For dessert, she requests a piece of apple pie. She blinks away the tears. It’s been 14 months since bidding farewell to friends and family. In all that time, she’s not once contacted any of them. It would just make things confusing for them. The pie is her way to celebrate. Tomorrow she will die. She wipes her eyes and digs into the sugary dessert (one that was only honored because they knew her expiration was coming, and it was their custom to provide a dessert for one’s last meal).
When your date arrived, you passed away in your sleep. That was a relief. In school, history teachers had taught that people used to die at all times of the day, and in many different ways, some of them quite painful. With the arising of the birth tattoos, there also came an easy death. No one alive could imagine if it was harder or easier not knowing your time or knowing that your death might be profoundly painful. Medicine had wiped out every disease except death.
Her notebook alarm goes off, Amina raises herself onto one arm, silences the alarm, pushes back the heavy blankets.

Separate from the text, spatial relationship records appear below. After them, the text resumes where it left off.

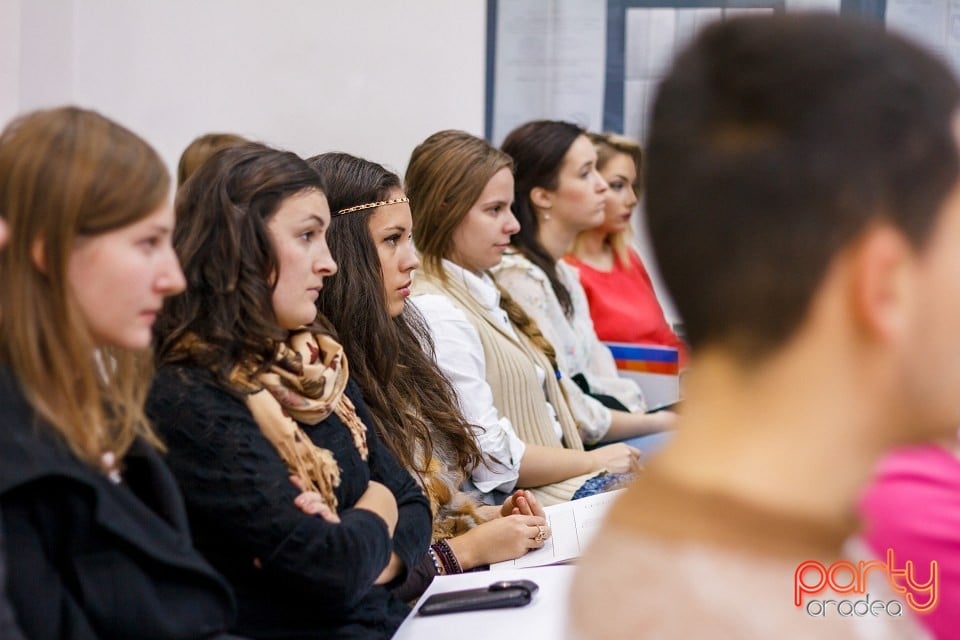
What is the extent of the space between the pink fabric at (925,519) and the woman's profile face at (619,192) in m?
2.90

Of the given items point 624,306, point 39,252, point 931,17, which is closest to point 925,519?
point 39,252

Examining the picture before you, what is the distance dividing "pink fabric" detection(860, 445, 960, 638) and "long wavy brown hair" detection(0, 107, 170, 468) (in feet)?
2.94

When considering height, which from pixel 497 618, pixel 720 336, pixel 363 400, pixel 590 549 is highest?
pixel 720 336

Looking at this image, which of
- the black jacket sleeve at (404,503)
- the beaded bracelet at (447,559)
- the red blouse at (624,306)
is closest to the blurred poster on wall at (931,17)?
the red blouse at (624,306)

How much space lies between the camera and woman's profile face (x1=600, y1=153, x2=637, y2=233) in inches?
170

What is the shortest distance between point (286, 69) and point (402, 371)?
2.51 meters

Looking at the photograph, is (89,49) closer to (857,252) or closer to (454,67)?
(454,67)


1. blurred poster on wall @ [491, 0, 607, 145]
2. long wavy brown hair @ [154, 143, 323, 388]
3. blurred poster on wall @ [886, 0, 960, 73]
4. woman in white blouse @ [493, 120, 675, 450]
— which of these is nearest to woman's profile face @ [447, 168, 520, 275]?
woman in white blouse @ [493, 120, 675, 450]

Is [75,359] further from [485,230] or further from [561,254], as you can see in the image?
[561,254]

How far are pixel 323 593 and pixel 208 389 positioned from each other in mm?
328

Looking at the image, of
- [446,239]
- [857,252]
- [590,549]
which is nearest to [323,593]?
[590,549]

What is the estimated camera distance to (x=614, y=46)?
482cm

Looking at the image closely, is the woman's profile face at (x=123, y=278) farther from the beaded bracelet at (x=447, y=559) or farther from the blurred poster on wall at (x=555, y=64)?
the blurred poster on wall at (x=555, y=64)

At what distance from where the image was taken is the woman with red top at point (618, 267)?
4211 mm
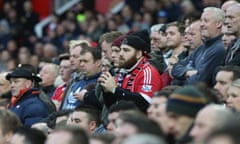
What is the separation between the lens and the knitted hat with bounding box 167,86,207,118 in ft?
25.3

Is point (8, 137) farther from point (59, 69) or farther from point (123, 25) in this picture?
point (123, 25)

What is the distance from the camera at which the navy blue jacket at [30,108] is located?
41.0 feet

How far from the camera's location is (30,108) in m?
12.6

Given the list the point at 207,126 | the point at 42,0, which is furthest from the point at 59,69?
the point at 42,0

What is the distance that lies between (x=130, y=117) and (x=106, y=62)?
18.1 ft

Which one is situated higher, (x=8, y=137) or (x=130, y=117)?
(x=130, y=117)

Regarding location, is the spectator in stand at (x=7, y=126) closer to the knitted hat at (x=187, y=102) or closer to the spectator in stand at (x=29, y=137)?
the spectator in stand at (x=29, y=137)

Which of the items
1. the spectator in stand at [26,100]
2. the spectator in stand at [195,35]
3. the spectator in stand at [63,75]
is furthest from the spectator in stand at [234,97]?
the spectator in stand at [63,75]

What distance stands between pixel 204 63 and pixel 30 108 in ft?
8.51

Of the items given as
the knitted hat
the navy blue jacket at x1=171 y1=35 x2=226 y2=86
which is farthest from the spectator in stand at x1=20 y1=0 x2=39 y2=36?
the knitted hat

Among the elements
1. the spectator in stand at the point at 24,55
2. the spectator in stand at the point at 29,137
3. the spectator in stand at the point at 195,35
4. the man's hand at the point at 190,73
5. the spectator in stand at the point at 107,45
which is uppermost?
the spectator in stand at the point at 195,35

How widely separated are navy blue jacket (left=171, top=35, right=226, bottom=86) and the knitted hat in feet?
10.2

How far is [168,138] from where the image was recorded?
8016mm

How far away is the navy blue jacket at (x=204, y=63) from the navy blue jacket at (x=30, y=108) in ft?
6.60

She starts to stand but then freezes in place.
Something seems wrong? What’s wrong, Amina? Think, girl. Think!
Then it hits her. She is not dead. She is surprised by how very not dead she is. She feels great, better than she has in months.
She slides back the sleeve of her pajama, turns her forearm upward. The tattoo is gone – a series of twelve numbers she’s worn for almost nineteen years was no longer on her arm.
Her mind begins reeling. Questions fly at her from every corner of her consciousness. She tries to stand but collapses back onto her narrow cot.
Maybe because I wasn’t ON Magellan when my date arrived? Was this what it was like before we took to space in the late 21st century? Dozens of more such questions flew at her, demanding her immediate attention and answers.
But then there was a calm. Behind it loomed the biggest question of all.
When will I die?
My date has passed, and I am here. That isn’t the way. When will I die? Will I be prosecuted for not living beyond my date?
Still, the big question loomed in her mind. When will I die?